I was surprised but so glad to see how many concepts were covered (recognizing grooming, being an upstander, nonverbal cues, among others) and the diversity of races, sexualities, genders, abilities, and bodies that were included (those who are intersex, autistic, in a wheelchair, among others).
It is so clearly a book written with intention and care for all who might come across it.
This is book is very easy to understand and accessible for children, but also for people of all ages.
I loved the idea that consent is not restricted to sex, but is in our every day small decisions and interactions, too. Also, big applause for saying that sometimes people may feel obligated to say yes, but that isn't real consent. This book is so necessary.

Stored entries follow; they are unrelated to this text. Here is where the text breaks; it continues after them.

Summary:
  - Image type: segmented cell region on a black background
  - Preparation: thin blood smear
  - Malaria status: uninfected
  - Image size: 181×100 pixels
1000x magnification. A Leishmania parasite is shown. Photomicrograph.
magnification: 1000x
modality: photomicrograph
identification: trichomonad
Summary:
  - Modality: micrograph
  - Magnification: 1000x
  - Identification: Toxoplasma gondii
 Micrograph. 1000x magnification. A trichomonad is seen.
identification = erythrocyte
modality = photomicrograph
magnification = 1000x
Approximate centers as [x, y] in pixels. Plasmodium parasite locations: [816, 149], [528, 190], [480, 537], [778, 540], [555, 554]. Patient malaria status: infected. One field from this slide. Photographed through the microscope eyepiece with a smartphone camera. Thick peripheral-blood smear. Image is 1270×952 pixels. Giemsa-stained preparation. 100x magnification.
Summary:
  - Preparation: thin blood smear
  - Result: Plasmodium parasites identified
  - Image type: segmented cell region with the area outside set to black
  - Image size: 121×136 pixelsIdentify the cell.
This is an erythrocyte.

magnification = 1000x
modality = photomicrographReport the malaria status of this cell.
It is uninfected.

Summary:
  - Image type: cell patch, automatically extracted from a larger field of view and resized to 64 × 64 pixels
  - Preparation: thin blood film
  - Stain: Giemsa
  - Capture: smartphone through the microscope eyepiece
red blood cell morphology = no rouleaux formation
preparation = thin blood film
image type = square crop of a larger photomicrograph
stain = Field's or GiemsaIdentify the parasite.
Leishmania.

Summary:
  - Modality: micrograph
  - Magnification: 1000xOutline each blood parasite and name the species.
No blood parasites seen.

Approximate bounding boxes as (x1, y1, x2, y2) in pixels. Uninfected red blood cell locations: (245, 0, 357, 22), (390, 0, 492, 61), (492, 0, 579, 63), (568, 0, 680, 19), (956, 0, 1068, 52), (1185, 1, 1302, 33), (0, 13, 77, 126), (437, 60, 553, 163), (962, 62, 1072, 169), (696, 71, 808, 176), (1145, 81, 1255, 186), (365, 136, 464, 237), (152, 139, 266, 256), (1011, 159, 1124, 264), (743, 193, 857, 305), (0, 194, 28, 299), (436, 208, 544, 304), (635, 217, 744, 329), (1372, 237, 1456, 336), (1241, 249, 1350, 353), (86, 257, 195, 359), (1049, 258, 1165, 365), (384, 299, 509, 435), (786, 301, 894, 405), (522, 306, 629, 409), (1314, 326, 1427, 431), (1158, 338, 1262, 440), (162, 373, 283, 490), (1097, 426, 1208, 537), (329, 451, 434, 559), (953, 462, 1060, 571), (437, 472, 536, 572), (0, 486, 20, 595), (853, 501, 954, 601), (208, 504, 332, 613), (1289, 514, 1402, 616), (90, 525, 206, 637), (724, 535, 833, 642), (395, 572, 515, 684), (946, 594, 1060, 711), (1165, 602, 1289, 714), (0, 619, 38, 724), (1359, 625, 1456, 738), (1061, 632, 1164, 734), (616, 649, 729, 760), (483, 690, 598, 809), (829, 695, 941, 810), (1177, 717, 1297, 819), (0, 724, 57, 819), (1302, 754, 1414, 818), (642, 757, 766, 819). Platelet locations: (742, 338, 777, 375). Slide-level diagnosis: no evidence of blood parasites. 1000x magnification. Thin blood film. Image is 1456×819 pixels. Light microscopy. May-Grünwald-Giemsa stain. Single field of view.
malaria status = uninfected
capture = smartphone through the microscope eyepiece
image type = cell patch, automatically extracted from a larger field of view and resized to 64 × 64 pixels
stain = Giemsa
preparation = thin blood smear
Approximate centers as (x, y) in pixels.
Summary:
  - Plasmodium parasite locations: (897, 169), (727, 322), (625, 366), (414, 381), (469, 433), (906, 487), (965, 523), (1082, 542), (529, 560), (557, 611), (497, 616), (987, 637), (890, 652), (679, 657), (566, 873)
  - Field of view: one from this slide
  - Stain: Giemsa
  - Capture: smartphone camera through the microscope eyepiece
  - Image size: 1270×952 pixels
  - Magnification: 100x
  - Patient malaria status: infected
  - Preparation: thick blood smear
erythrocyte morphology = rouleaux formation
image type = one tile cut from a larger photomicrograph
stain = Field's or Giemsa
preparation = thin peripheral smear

I think it could potentially be great to include some extra pages with questions for the readers (especially young people) to write down boundaries and other practical exercises to help them reflect on their bodies and preferences.
Thoughts:
I received an advance review copy for free, and I am leaving this review voluntarily. This is such a great book for teaching bodily autonomy to kids. It would have been great to have this as a kid, being a girl in one of the generations raised to put others needs first. It was great to see how to handle disappointment and rejection and different forms of no or nonconsent. The section explaining the difference between private information, surprises and secrets and when secrets should be told to a trusted adult to help protect against grooming, and also explaining in a child friendly way what exactly grooming is for them to be more aware themselves. I personally loved the bit about disabled people and consent regarding their medical aids since as a disabled person myself this is something I’ve seen adults struggle with. The illustrations are also great and diverse which can help different kids feel identified with and pay more attention to.
Favourite Quote:
"Even if we’re not in a culture that values consent and body autonomy, we can create that culture by saying loudly and clearly what our bodies want and need."